How do you propose to evaluate model fit ?

---

# Time to try it with Bayes 

## Simulate data

It is good practice to work on simulated data to make sure that your algorithm reports you the right answer. Alternatively, generating simulated data also requires you to push your reasoning to the end and make sure that you get correct predictions (e.g. body mass or growth are positive values)

---

# Remember

$$y \backsim \eta(\mu, \sigma^2)$$

where

$$\mu_i = \alpha + \beta x_i$$

Basically, what we do is *reverse engineering*, we are trying to get back at the original data according to model specifications. Sometimes we learn through the process...

---

# Your tasks (step 1  : one model per species)

1. Generate simulated data for each species according to the parameters in table 2 of Coates and Burton (1999). Pretty much like the inverse recipe of the likelihood function using *rnorm* instead of *dnorm*.

2. Write the likelihood function for your model. Check with grid search if the profile gives you a maximum likelihood at the parameters you set. 

3. Think about a prior distribution for $a$, $s$ and $\sigma$ and implement it to get the *proportional form* of the posterior distribution (only the numerator). Try it with the parameters you currently have. Compare the result to other parameter values. 

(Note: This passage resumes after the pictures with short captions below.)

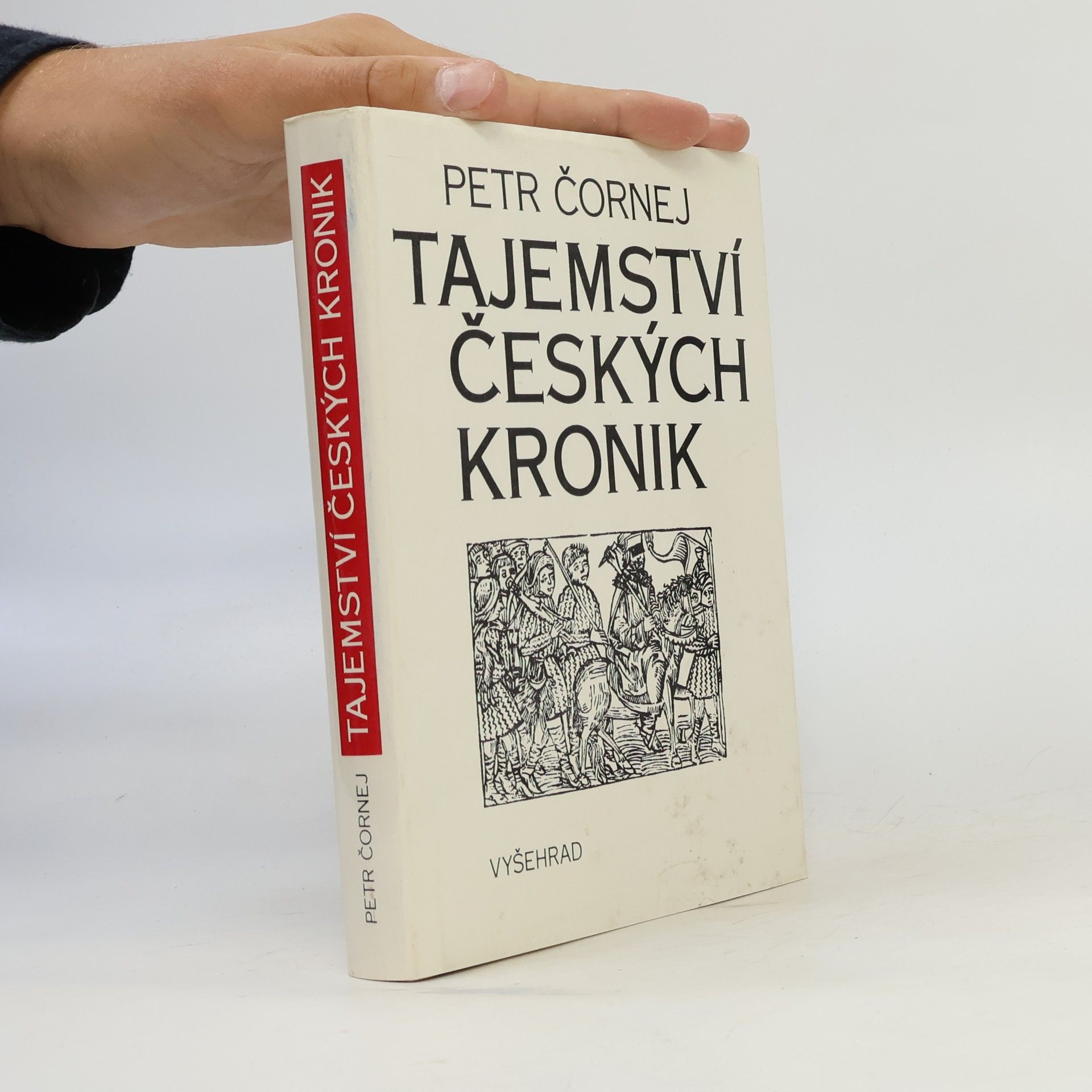 Petr Čornej Tajemství českých kronik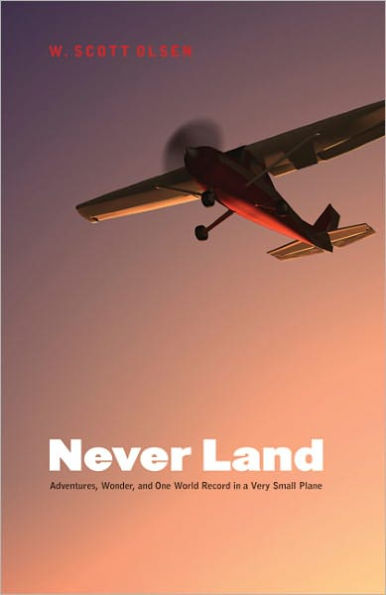 Never Land: Adventures, Wonder, and One World Record in a Very Small Plane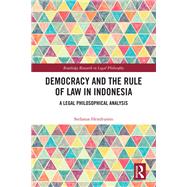 Democracy and the Rule of Law in Indonesia by Stefanus Hendrianto, 9781032932873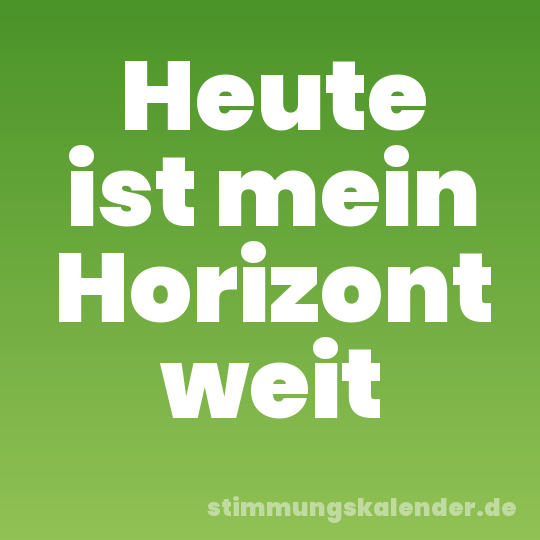 Heute ist mein Horizont weit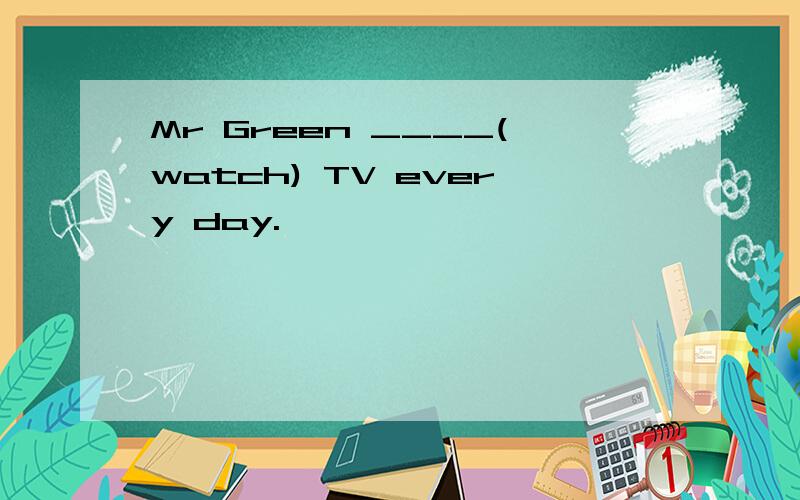 Mr Green ____(watch) TV every day.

4. Using the proportional form, compare the likelihood to the likelihood X prior.  

---

# Your tasks (step 2 : one model to rule them all)

We'll now turn to mixed models. We will develop a single model, with random $a$ and $s$ parameters for the species. 

1. Lump the simulated data for the different species and add a field specifying the species 

2. Write the function for the distribution of $a$ and $s$ parameters

3. Write the function for the distribution of hyper parameters (the parameters of the distribution of $a$ and $s$)

4. Collect the whole thing to write your posterior distribution (numerator only)

5. Compute the probability of the solution (the set of $a$ and $s$ parameters for all species)

---